The study also noted that support for a two-state solution varies based on where participants placed themselves on the political spectrum. Some 88 percent of people on the left supported the idea, along with 83 percent of people on the moderate left, 59 percent of centrists, 26 percent of people on the moderate right and only 10 percent of people on the right.
These results could be seen as disheartening, according to Dr. Khalil Shikaki and Dr. Dahlia Scheindlin, head researchers of the report, entitled "Palestinian-Israeli Pulse: A Joint Poll," though they say leadership in both countries could reverse this trend.

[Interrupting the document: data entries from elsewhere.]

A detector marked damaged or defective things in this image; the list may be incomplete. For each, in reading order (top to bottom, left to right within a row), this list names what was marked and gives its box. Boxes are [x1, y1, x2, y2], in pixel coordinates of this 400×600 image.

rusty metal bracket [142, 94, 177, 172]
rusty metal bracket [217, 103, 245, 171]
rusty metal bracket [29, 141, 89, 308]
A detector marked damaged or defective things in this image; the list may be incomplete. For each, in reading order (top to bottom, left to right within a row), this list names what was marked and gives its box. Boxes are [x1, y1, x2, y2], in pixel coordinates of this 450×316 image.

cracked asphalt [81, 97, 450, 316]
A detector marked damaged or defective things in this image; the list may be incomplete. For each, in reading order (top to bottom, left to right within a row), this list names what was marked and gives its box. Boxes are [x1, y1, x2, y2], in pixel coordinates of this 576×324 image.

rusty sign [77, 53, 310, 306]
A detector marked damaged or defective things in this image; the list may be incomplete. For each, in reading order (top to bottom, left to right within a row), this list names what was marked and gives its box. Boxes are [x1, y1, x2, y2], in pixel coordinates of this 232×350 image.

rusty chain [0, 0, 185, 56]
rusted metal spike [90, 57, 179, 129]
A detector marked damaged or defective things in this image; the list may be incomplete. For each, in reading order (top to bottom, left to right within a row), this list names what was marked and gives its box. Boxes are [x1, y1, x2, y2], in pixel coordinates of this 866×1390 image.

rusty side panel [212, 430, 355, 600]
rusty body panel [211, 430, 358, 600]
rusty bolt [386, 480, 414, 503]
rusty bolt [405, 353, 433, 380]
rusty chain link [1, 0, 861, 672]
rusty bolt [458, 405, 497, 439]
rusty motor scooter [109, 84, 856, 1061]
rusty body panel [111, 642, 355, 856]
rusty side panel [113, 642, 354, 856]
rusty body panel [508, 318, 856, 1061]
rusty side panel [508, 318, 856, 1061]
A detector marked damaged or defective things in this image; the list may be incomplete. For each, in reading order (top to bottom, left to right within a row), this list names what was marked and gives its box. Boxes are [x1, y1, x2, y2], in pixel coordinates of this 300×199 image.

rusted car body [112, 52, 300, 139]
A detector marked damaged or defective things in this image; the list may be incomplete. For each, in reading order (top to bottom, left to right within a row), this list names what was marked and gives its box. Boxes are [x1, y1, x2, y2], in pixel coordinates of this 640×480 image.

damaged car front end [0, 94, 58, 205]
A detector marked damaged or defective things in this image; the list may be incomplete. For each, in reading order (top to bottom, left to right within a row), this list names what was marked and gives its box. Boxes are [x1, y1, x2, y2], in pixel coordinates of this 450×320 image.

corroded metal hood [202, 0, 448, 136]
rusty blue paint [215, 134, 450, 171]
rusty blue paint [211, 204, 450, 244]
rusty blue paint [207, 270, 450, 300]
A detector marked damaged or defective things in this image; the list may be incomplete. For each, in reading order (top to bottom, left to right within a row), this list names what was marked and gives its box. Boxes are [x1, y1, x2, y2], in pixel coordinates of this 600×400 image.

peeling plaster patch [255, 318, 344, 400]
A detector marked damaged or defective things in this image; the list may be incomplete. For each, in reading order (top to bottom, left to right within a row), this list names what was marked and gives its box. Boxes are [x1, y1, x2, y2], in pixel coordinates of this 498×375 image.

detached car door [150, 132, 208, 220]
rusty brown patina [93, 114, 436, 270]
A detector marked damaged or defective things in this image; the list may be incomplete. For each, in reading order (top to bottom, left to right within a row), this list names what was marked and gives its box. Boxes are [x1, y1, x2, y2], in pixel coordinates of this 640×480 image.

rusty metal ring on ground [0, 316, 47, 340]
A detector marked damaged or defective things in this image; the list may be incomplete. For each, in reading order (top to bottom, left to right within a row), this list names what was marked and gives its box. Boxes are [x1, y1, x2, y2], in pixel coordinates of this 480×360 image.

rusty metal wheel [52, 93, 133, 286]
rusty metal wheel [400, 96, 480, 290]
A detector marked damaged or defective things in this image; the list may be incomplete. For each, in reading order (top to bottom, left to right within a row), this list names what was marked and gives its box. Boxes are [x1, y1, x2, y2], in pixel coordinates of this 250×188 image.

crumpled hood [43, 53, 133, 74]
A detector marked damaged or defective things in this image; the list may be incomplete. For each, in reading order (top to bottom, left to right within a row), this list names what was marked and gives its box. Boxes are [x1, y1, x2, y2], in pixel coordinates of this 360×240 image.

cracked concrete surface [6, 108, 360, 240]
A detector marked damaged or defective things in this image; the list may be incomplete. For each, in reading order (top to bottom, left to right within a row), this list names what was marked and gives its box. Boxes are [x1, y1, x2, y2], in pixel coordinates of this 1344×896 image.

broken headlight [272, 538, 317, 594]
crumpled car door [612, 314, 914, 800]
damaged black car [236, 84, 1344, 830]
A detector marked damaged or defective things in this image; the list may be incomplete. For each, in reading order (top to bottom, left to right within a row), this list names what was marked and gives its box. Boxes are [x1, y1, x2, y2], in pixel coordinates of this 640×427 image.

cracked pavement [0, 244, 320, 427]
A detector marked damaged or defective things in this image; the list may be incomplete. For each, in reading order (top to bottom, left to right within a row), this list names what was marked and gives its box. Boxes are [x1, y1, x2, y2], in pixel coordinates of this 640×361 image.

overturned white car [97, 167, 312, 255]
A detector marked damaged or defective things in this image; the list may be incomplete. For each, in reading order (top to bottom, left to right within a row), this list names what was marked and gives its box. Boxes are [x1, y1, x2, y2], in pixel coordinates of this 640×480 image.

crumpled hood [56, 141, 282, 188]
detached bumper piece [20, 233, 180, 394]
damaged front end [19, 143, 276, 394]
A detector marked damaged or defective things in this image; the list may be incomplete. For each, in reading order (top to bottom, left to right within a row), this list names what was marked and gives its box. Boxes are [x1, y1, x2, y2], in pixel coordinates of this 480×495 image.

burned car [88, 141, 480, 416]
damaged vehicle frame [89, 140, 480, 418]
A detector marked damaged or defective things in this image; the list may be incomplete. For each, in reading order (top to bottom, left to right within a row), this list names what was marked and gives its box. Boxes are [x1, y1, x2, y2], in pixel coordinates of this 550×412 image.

"We show why [support for the peace process] is declining and going in the wrong way," Shikaki said. "We are saying there is another reality. Dig deeper, you can find things."
Scheindlin pointed out that the two-state solution was more popular in the late 1990s and into the mid-2000s, after the Oslo Accords and through the Second Intifada, prompting then-Israeli prime ministers Ehud Barak and Ariel Sharon to support the idea.
"It is easy for policy makers to look at [the study’s results] and say, 'We can coast because the public isn’t demanding that we move ahead on this,'" she suggested. "But if they were to show political leadership, if they had vision, they could get the public to support them."
Despite this somewhat grim outlook, 45 percent of Palestinians and Israeli Jews still prefer for the next development in the peace process to be a peace agreement.
The poll used funding from the European Union and the Netherlands Representative Office in Ramallah and was sponsored by Tel Aviv University’s Tami Steinmetz Center for Peace Research and the Palestinian Center for Policy and Survey Research in Ramallah.
It was conducted before the start of the Temple Mount crisis, which began after two Israeli border police officers were shot and killed near the holy site earlier in July.